Ethiopia will receive $10.5 billion in support over the coming years if long-running negotiations with the International Monetary Fund and World Bank are successful, Prime Minister Abiy Ahmed said on Thursday.
In December, East Africa’s most populous country, struggling with high inflation and chronic foreign currency shortages, became the third on the continent in as many years to default on its debt.
Sources familiar with the matter previously told Reuters that Ethiopia was seeking to borrow around $3.5 billion under a reform program with the IMF, while a Western diplomat said it was also trying to secure $3.5 billion in budget support from the World Bank and find another $3.5 billion in savings through debt restructuring.
Analysts say Ethiopia may need to agree to devalue its birr currency, which trades about 50 percent weaker than the official exchange rate on the black market, to secure IMF support.
“We have been having a wide range of talks, negotiations and discussions with the IMF and World Bank. Because we were a bit tough with them and they were also tough with us, the (talks) took five years,” Abiy told lawmakers.
“Now with the support of some friendly countries, it seems like many of our ideas have been accepted. If this succeeds and we are able to agree on the reforms, Ethiopia will get $10.5 billion in the coming years,” he said.

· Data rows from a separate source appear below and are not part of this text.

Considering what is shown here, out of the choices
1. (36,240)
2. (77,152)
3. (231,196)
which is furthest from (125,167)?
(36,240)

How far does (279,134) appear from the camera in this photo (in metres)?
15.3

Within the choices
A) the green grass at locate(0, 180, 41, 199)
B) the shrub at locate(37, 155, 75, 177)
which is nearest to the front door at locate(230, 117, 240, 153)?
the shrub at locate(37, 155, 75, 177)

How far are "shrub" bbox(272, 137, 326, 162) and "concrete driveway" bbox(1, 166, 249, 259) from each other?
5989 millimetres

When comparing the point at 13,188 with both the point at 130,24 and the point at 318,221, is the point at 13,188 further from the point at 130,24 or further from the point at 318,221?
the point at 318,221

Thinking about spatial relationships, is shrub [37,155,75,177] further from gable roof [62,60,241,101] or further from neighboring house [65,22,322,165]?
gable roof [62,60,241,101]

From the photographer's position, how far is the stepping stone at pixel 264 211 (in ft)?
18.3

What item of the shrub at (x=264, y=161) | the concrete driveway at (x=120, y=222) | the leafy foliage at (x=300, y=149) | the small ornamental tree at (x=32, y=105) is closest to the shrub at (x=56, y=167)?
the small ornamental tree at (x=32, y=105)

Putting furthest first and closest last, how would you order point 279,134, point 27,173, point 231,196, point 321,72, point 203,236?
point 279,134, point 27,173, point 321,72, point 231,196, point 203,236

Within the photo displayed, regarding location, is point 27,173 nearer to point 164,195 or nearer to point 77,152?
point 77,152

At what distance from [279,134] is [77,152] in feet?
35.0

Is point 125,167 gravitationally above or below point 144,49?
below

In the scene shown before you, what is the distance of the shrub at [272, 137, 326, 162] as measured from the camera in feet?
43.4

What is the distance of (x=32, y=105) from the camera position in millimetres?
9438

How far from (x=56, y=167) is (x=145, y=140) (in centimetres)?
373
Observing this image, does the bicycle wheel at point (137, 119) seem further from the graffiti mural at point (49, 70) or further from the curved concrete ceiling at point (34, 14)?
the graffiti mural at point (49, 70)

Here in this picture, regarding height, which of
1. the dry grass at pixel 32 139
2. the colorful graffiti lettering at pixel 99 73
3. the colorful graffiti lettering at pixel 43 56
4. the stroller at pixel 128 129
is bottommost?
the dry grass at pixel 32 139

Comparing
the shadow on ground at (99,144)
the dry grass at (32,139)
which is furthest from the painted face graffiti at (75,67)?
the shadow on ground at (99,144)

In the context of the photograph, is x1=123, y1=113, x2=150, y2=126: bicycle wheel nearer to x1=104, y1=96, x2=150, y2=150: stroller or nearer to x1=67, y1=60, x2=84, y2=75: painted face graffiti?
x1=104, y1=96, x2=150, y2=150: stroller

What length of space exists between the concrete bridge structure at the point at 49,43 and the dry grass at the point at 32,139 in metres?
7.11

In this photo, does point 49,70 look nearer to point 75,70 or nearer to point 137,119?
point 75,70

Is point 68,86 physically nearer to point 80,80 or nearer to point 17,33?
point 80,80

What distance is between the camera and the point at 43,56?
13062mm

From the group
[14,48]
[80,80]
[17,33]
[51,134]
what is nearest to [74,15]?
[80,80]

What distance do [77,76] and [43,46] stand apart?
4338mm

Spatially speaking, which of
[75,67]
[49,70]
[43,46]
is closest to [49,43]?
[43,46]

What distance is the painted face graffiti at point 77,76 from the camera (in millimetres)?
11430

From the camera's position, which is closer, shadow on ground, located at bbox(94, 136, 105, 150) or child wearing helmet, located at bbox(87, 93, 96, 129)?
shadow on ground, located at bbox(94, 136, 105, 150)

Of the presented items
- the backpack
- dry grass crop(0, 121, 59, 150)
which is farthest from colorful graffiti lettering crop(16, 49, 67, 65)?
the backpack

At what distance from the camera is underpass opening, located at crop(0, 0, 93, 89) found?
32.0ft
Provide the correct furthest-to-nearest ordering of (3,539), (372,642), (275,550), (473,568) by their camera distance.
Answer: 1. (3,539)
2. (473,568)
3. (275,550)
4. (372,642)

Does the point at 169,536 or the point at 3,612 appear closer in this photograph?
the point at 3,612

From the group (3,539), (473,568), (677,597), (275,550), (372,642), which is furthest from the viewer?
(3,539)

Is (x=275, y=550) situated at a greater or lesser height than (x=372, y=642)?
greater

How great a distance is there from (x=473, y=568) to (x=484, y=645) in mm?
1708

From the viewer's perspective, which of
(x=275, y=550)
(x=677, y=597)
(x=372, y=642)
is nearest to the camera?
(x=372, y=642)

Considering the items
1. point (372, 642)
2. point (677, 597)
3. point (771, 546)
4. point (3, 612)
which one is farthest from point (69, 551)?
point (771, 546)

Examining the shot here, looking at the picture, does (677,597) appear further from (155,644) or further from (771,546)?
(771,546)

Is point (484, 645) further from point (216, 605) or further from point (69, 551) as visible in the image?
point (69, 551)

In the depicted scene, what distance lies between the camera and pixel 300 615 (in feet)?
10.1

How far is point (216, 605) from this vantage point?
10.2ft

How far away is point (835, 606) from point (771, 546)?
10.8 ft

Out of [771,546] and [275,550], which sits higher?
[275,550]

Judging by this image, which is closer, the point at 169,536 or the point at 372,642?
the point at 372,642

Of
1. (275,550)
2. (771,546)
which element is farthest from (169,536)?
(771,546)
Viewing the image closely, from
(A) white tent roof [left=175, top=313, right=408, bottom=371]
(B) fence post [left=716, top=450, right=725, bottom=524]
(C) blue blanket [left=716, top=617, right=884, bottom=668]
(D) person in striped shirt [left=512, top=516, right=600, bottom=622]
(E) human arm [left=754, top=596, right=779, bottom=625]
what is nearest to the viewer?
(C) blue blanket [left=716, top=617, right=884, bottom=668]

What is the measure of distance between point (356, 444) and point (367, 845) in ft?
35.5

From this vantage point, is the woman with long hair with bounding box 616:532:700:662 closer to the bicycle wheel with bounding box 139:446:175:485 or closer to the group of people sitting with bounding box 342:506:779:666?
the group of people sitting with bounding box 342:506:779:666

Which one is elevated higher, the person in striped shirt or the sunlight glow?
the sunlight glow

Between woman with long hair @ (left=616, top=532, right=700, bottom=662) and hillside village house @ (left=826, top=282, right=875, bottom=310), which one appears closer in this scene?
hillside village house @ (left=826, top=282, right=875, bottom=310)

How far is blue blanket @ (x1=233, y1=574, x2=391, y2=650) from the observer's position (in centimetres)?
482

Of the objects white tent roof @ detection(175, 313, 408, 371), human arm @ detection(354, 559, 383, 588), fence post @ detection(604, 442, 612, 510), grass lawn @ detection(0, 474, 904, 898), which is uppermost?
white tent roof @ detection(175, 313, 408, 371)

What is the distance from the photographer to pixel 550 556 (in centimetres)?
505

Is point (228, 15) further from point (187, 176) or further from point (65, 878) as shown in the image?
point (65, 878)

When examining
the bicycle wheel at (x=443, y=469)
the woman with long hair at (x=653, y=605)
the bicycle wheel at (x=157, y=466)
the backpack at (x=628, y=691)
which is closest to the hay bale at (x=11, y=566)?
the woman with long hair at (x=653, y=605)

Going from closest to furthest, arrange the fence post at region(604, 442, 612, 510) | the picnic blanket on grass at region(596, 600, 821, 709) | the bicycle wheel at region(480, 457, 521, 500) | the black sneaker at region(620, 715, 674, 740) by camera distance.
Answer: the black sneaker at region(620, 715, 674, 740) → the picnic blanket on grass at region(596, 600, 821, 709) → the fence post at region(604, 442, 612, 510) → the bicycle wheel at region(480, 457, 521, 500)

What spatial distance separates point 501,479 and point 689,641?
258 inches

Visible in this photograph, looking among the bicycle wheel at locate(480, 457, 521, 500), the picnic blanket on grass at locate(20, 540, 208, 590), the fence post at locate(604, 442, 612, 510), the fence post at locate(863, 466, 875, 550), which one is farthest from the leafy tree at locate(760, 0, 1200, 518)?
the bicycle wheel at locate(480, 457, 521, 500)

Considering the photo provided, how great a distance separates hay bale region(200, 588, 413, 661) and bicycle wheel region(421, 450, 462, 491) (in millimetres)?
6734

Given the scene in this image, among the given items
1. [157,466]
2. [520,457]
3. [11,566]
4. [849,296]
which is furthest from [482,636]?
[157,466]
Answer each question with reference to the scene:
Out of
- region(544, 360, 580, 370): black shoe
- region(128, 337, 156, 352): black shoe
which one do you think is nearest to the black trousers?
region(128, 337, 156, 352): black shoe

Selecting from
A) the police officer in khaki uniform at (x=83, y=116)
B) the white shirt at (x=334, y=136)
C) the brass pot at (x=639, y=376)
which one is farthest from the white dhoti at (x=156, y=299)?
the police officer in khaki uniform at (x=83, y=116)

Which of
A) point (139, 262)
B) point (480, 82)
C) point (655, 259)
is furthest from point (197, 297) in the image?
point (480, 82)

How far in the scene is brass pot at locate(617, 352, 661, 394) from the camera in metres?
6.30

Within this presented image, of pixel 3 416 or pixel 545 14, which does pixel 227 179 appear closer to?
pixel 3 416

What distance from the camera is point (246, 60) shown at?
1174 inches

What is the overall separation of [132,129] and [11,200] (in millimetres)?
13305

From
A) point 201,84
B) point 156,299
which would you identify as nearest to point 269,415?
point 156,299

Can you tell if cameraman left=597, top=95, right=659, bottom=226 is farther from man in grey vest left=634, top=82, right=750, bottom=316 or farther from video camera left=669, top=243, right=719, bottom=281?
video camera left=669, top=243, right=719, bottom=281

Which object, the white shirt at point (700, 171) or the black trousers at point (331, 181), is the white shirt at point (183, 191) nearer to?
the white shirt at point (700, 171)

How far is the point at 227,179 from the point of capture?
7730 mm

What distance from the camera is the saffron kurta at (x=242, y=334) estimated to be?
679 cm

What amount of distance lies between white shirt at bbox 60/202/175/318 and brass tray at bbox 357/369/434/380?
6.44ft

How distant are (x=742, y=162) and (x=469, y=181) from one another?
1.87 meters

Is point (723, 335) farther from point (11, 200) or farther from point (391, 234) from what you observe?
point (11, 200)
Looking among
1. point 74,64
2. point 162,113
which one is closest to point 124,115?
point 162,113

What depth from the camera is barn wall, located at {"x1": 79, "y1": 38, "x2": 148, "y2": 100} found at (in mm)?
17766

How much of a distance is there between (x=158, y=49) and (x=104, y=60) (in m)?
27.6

Abiy added that there were some reforms the government was unwilling to undertake right away, without elaborating.
“There are some areas we think should be reformed now, and there are things we think should stay as it is.
If all these suggestions get accepted and we agree, there is an opportunity ahead of us. This reform agenda will play a huge impact in alleviating the debt burden,” the prime minister said.